Cela fait quelques années déjà que le cinéaste ne semble plus faire que des « home-movies ». Comme si après avoir consacrer une bonne partie de sa carrière à épurer sa palette d’outils pour ne conserver que ce qui lui permettrait d’atteindre l’essentiel, il appliquait désormais cette logique à la structure même de ses récits.

L’effet est d’autant plus marqué à l’aune de la dimension résolument bigger than life des histoires vraies qu’il porte à l’écran depuis "American Sniper". Eastwood s’emploie à creuser l’écart entre l’homme et sa mythologie, et de la part d’un réalisateur lui-même régulièrement affublé du qualificatif de « légende vivante », on devine l’aspect résolument personnel d’une telle démarche.

Et de fait, il ne reste rien dans "La Mule", dont l’ascétisme revendiqué du récit (en gros : un garage, une maison, et la route que son personnage empreinte pour ses livraisons) a valeur de note d’intention. Notamment dans la façon dont le réalisateur se dépeint à l’écran, petit vieux désorienté par le monde qui l’entoure qui ne se rend jamais tout à fait compte de la situation dans laquelle il se trouve.

Pourtant toujours alerte (il faut l’être pour enquiller un film par an), Eastwood ne présente ici aucun complexe à ne pas se représenter à son avantage. Car, plus encore que la volonté de se mettre à niveau du personnage, il s’agit de faire comprendre au spectateur qu’il en a fini avec son image.
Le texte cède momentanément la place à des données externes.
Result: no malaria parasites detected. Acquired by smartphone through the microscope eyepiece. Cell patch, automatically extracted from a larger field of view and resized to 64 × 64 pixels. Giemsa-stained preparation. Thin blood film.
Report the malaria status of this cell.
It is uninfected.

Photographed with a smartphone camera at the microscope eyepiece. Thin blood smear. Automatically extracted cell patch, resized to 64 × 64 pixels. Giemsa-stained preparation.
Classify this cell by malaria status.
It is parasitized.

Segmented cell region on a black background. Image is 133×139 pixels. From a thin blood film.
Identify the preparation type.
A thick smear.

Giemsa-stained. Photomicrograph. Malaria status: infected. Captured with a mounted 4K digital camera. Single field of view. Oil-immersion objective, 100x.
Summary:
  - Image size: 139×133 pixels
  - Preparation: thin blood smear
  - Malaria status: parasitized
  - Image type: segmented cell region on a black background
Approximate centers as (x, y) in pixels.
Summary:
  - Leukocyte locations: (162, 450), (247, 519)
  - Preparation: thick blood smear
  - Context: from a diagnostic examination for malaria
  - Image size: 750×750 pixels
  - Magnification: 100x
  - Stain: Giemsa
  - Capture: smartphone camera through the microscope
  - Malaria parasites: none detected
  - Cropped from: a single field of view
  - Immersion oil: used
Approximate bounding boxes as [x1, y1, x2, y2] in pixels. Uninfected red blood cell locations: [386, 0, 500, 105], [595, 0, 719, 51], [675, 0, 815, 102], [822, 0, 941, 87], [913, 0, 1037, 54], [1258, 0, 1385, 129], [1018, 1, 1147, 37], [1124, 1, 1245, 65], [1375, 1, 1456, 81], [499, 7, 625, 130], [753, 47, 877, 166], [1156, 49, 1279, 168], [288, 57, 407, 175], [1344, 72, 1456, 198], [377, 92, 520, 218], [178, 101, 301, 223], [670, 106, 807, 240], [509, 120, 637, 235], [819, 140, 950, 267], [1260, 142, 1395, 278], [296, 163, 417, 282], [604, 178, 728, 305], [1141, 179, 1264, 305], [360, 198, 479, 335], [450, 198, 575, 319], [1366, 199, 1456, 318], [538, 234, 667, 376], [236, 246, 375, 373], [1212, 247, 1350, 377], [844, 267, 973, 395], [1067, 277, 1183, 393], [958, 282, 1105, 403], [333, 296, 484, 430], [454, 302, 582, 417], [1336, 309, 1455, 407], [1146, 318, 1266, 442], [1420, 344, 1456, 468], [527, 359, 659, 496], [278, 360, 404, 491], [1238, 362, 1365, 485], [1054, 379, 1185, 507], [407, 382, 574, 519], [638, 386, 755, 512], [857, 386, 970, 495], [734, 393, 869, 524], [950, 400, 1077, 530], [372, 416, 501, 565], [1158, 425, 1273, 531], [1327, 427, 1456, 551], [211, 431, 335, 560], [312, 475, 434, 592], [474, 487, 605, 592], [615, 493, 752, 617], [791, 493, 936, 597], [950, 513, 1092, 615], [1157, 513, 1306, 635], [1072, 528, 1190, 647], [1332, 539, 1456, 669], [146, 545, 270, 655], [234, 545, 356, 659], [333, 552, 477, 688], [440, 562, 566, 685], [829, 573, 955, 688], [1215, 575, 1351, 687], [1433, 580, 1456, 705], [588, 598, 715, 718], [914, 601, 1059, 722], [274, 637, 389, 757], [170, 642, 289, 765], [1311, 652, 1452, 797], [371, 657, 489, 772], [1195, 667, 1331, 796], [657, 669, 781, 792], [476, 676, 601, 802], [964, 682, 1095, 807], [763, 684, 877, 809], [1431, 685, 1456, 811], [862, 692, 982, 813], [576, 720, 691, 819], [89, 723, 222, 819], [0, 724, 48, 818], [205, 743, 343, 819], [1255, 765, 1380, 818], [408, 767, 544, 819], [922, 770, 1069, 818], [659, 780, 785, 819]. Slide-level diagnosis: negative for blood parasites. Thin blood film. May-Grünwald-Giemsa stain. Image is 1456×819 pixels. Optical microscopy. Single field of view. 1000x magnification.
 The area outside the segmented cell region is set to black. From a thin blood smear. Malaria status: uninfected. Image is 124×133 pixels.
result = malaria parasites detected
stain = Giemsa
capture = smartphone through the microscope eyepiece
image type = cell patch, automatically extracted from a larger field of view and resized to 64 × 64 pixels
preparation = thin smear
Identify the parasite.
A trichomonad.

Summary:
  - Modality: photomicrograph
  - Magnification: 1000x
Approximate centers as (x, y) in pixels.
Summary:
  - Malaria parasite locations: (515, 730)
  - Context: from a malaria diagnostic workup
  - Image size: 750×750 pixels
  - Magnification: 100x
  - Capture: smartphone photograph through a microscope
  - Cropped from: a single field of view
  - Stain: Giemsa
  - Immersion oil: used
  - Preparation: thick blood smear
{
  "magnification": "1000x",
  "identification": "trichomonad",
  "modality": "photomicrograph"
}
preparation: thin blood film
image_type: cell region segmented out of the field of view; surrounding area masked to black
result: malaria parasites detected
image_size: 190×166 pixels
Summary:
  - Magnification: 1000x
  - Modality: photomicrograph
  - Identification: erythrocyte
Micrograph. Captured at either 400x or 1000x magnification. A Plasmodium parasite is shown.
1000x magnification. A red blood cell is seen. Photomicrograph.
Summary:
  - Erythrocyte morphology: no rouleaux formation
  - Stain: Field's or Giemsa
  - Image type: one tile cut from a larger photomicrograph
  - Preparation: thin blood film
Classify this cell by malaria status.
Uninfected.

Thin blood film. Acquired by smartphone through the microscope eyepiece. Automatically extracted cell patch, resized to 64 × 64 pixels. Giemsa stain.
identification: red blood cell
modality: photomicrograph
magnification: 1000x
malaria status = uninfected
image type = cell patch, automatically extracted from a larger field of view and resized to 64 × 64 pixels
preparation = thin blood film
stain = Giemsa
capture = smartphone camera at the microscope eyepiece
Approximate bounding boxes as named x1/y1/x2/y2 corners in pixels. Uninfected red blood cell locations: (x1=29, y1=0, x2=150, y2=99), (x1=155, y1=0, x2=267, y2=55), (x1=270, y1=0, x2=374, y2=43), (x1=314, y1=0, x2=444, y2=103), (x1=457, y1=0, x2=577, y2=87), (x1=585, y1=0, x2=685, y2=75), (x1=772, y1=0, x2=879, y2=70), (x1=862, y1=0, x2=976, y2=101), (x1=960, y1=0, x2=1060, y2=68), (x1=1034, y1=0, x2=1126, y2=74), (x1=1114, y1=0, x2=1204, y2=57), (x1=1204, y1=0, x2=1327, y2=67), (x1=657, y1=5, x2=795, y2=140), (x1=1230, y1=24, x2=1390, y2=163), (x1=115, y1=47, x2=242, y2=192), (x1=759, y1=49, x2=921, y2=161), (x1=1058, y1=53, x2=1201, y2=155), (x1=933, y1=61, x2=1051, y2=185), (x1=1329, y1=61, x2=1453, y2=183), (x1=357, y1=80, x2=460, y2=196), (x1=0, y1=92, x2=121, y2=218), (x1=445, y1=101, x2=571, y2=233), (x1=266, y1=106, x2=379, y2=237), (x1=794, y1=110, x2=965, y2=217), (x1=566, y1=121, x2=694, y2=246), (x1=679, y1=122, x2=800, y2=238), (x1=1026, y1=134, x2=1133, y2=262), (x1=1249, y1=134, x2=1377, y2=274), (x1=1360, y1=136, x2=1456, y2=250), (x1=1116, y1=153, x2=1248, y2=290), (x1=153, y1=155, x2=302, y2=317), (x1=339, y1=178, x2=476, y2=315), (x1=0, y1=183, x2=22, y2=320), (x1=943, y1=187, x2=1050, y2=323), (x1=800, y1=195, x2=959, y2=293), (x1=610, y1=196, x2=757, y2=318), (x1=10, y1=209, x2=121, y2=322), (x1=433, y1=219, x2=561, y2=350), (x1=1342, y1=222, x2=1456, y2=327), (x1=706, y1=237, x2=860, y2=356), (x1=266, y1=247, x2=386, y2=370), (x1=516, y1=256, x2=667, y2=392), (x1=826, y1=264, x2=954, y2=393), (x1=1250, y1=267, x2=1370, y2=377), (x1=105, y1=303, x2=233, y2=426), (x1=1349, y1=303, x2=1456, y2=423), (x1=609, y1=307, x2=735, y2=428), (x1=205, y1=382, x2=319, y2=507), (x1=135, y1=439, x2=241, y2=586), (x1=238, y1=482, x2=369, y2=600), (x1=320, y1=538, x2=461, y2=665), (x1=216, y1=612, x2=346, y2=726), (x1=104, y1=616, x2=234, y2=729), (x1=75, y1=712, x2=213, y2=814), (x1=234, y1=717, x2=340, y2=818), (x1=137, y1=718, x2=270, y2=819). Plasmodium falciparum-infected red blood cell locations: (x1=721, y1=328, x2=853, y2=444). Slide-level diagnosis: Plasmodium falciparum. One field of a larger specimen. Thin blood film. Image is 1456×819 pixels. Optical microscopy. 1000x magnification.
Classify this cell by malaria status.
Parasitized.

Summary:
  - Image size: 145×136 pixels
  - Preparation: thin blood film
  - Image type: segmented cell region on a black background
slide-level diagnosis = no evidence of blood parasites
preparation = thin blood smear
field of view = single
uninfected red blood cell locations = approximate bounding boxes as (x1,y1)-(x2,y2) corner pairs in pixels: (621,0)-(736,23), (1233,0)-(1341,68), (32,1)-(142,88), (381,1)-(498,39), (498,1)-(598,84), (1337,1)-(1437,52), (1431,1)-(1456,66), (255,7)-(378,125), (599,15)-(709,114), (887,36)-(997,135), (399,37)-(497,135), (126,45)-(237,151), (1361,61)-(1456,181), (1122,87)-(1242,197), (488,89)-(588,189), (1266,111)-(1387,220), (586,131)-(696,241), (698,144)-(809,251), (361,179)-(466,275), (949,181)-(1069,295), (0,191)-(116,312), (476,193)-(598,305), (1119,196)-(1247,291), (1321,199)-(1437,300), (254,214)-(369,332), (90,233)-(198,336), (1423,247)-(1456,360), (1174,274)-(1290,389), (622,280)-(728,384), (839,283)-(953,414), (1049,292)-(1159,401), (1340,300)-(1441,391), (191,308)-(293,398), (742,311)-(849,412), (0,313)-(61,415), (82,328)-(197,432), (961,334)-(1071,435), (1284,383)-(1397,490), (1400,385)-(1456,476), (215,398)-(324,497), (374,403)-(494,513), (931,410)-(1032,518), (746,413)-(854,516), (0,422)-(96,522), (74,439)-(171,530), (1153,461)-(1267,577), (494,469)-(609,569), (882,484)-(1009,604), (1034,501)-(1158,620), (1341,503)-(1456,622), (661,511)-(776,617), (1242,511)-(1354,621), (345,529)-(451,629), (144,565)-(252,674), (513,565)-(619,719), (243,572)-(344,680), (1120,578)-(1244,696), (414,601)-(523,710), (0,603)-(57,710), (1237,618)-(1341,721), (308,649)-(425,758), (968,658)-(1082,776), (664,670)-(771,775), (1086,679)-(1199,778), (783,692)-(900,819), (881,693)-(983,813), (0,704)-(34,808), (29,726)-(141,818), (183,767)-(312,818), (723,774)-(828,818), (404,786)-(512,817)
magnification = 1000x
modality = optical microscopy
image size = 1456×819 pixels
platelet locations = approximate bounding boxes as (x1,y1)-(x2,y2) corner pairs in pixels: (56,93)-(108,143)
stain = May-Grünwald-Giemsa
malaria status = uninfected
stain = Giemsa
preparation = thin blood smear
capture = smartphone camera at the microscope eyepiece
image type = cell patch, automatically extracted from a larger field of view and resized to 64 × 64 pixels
Son Earl Stone picole, s’offre des plans à trois avec des nymphettes de 30 ans, passe du bon temps avec ses amis. Bref, il vit. Et tout ça grâce aux bons soins du cartel pour lequel il travaille, dont les hommes de mains deviennent des copains de boulot bienveillants. Même le boss joué par l’excellent Andy Garcia évite de se prendre au sérieux !

On l’a compris, le film de cartel n’est pas vraiment l’objectif visé par Eastwood, qui s’amuse à recaser les tronches repères du genre pour en faire des figures bonhommes sollicitant la proximité avec le spectateur (voir les incontournables Lobo Sebastian et Robert Lasardo). Ce qui rend d’autant plus hors propos le récent article du New-York Times qui pris le film comme exemple des représentations stéréotypées des latino-américains à Hollywood.

Le mythe et ses ersatz ne sont plus un moyen de représentation chez Eastwood, mais un obstacle avec lequel il n’est guère en mesure de composer pour atteindre l’essentiel (à l’instar des forces de police qui passent leur temps à traquer la mule à travers l’image qu’ils s’en font).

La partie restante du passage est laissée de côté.